- _Exercise material_
========

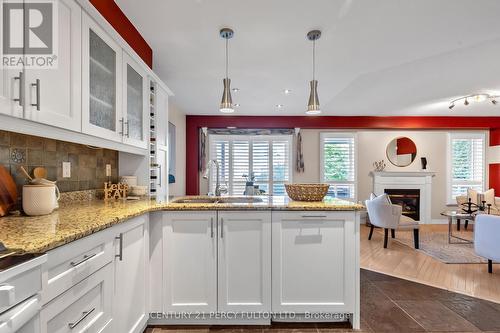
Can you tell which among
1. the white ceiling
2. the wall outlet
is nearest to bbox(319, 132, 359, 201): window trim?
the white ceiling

========

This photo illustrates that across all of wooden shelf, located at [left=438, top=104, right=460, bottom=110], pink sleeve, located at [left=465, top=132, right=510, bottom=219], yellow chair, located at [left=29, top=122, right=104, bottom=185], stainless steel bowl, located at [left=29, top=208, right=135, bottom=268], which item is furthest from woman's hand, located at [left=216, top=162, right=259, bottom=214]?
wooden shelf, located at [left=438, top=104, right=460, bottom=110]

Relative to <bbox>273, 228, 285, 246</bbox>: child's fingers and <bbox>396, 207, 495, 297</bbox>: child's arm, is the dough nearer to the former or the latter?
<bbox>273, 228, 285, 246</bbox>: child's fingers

========

- _Stated task_
Report each line of the records above that contains the word "shelf".

- _The reply_
This photo illustrates that across all of wooden shelf, located at [left=438, top=104, right=460, bottom=110], pink sleeve, located at [left=465, top=132, right=510, bottom=219], yellow chair, located at [left=29, top=122, right=104, bottom=185], stainless steel bowl, located at [left=29, top=208, right=135, bottom=268], which item is furthest from woman's hand, located at [left=216, top=162, right=259, bottom=214]?
wooden shelf, located at [left=438, top=104, right=460, bottom=110]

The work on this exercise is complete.